:: Input data ::
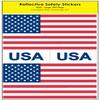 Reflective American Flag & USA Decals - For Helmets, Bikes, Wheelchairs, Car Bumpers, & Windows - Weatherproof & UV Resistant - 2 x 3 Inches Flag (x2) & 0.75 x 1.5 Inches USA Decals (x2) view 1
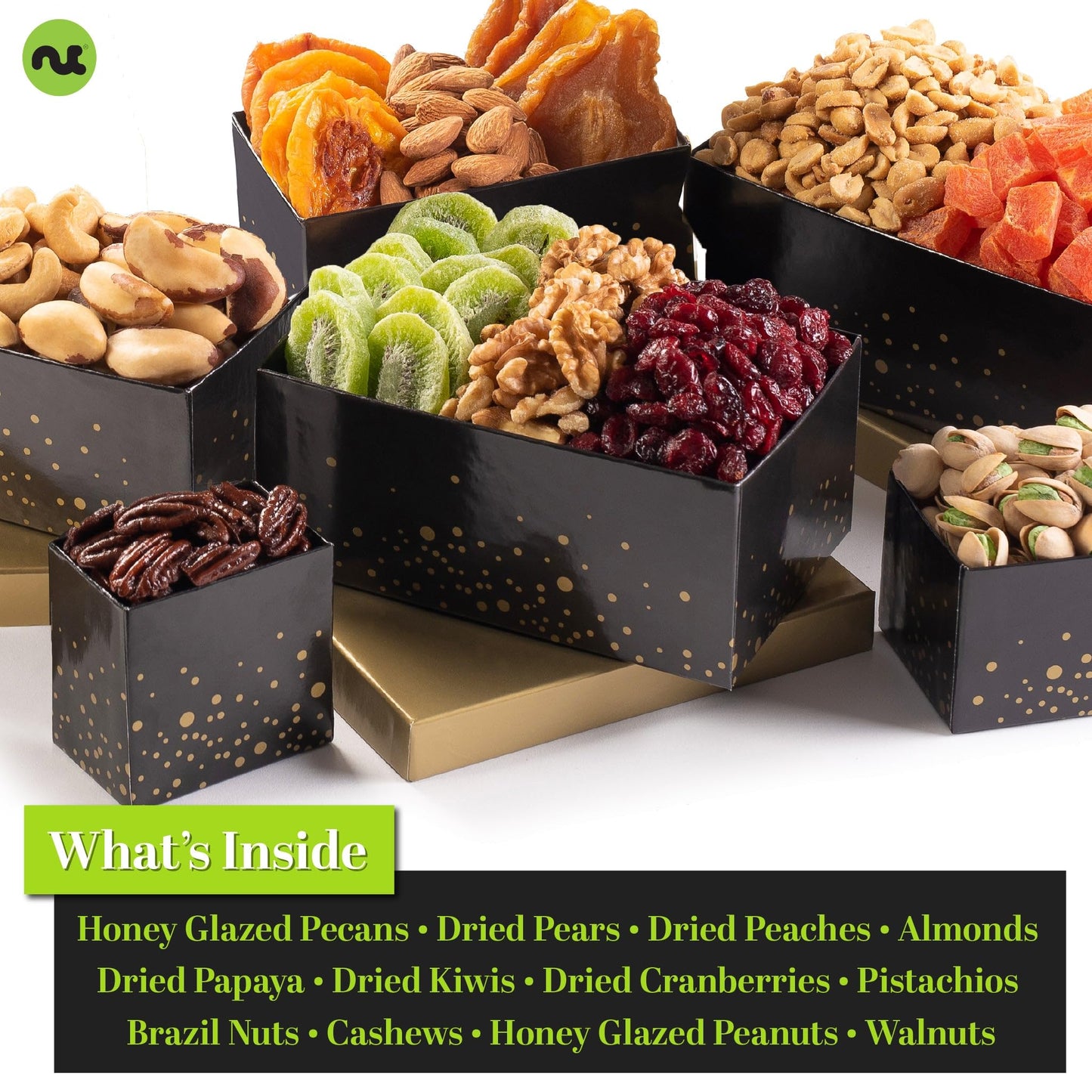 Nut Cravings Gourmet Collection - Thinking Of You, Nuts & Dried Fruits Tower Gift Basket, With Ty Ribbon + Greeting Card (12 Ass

==

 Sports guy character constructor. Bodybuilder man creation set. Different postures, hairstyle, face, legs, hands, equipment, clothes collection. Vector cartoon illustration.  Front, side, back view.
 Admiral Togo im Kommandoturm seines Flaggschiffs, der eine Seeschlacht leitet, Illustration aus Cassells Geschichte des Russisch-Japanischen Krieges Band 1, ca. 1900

:: Assigned task ::
From the line with "Reflective American Flag" up to and including the line with "Nut Cravings Gourmet" above, retype every line exactly and nothing more; leave out the pictures.

:: Task solution ::
 Reflective American Flag & USA Decals - For Helmets, Bikes, Wheelchairs, Car Bumpers, & Windows - Weatherproof & UV Resistant - 2 x 3 Inches Flag (x2) & 0.75 x 1.5 Inches USA Decals (x2) view 1
 Nut Cravings Gourmet Collection - Thinking Of You, Nuts & Dried Fruits Tower Gift Basket, With Ty Ribbon + Greeting Card (12 Ass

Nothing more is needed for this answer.